DocumentDB for VS Code

Learn More - Back to Learn More Index

Copy and Paste Collections

The Copy and Paste feature in DocumentDB for VS Code provides a convenient way to move smaller datasets between collections, whether they are on the same server or across different connections. It is designed for quick, ad-hoc data transfers directly within the VS Code environment.

Table of Contents

How It Works

The copy-and-paste process is designed to be efficient for smaller collections by streaming data through your local machine. Here’s a step-by-step breakdown of the process:

Copy-and-Paste process that uses a local sistem

Data Streaming: The extension initiates a stream from the source collection, reading documents one by one.
In-Memory Buffering: Documents are collected into a buffer in your computer’s memory.
Bulk Write Operation: Once the buffer is full, the extension performs a bulk write operation to the target collection. This is more efficient than writing documents one at a time.
Continuous Cycle: This process repeats - refilling the buffer from the source and writing to the target - until all documents from the source collection have been copied.

This method avoids loading the entire collection into memory at once, making it suitable for collections that are moderately sized.

Important Considerations

Not a Snapshot Copy

The copy-and-paste operation is not an atomic snapshot. It is a live data transfer. If documents are being written to the source collection while the copy process is running, it is possible that only a subset of the new data will be copied. This feature is best used for moving smaller, relatively static datasets.

Large Collection Warnings

Because this feature streams data through your local machine, it can be slow and resource-intensive for very large collections. To prevent accidental performance issues, the extension will show a warning for collections that exceed a certain size.

You can customize this behavior in the settings:

documentDB.copyPaste.showLargeCollectionWarning: (Default: true) Set to false to disable the warning entirely.
documentDB.copyPaste.largeCollectionWarningThreshold: (Default: 100000) Adjust the number of documents that triggers the warning.

For more details on handling large datasets, see the section on For True Data Migrations.

Step-by-Step Guide

The process is guided by a wizard that adapts based on your target, providing two main flows.

Flow 1: Paste into a Database (Create a New Collection)

This flow is triggered when you right-click a database in the Connections view and select Paste Collection.

Step 1: Large Collection Warning (Optional)

If the source collection contains a large number of documents, a warning dialog will appear first.

This warning can be disabled or its threshold adjusted in the extension settings, as noted in the Important Considerations section.

Step 2: Name the New Collection

You will be prompted to provide a name for the new collection.

Step 3: Confirmation

A final summary is displayed, showing the source and target details, including the new collection name. You must confirm to start the operation.

Flow 2: Paste into an Existing Collection

This flow is triggered when you right-click an existing collection in the Connections View and select Paste Collection.

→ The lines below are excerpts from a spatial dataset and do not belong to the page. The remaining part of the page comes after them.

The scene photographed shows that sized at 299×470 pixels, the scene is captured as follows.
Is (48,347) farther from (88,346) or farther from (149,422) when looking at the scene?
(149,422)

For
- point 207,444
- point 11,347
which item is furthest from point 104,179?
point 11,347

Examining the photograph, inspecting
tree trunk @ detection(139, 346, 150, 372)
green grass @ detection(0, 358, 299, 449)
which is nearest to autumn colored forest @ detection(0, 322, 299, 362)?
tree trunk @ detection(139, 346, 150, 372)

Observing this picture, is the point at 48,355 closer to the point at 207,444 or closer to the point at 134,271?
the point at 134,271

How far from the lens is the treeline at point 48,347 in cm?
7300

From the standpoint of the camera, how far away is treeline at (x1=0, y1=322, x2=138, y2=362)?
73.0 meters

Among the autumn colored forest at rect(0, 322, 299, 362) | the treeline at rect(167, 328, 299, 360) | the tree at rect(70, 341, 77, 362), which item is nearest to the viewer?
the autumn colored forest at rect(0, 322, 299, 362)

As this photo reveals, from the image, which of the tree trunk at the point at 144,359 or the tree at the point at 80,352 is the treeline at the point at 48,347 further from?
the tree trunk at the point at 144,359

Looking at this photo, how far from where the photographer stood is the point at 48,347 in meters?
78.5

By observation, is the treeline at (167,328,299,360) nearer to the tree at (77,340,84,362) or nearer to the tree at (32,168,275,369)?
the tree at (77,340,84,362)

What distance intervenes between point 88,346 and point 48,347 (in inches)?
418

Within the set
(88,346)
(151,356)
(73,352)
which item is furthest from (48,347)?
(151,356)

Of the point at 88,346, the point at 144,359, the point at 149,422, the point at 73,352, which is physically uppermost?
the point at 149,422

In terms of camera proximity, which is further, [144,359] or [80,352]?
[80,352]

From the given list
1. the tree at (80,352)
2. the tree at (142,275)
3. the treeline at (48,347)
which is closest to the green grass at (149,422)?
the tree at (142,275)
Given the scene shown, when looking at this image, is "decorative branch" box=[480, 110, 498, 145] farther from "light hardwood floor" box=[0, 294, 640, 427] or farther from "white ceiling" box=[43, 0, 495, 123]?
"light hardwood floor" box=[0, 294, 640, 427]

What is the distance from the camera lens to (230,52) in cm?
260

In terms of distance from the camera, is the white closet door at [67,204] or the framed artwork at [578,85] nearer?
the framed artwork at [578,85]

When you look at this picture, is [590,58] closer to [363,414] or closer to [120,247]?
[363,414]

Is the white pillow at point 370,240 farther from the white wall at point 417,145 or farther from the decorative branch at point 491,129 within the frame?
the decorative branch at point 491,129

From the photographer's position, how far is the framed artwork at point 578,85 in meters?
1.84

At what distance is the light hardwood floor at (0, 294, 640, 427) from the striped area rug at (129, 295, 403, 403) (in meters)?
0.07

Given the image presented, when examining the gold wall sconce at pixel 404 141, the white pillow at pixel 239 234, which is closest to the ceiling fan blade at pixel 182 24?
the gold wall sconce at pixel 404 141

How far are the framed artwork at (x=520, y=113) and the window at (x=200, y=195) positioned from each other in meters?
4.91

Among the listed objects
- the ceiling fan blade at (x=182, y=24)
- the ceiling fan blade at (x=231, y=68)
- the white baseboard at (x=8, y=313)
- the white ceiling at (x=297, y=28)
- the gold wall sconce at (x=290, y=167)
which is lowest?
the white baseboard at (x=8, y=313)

Step 1: Large Collection Warning (Optional)

If the source collection contains a large number of documents, a warning dialog will appear first.

This warning can be disabled or its threshold adjusted in the extension settings, as noted in the Important Considerations section.

Step 2: Choose a Conflict Resolution Strategy

Because you are merging documents into a collection that may already contain data, you must decide how to handle documents from the source that have the same _id as documents in the target.

You will be prompted to choose one of four strategies:

1. Abort on Conflict

What it does: The copy operation stops after processing the batch that contains the first document with a duplicate _id. Within that batch, all documents that do not have a duplicate _id will be inserted. Any documents inserted from previous batches will also remain. The operation is not rolled back.
Use case: When you want to stop the process on the first conflict, accepting that some data may have already been transferred.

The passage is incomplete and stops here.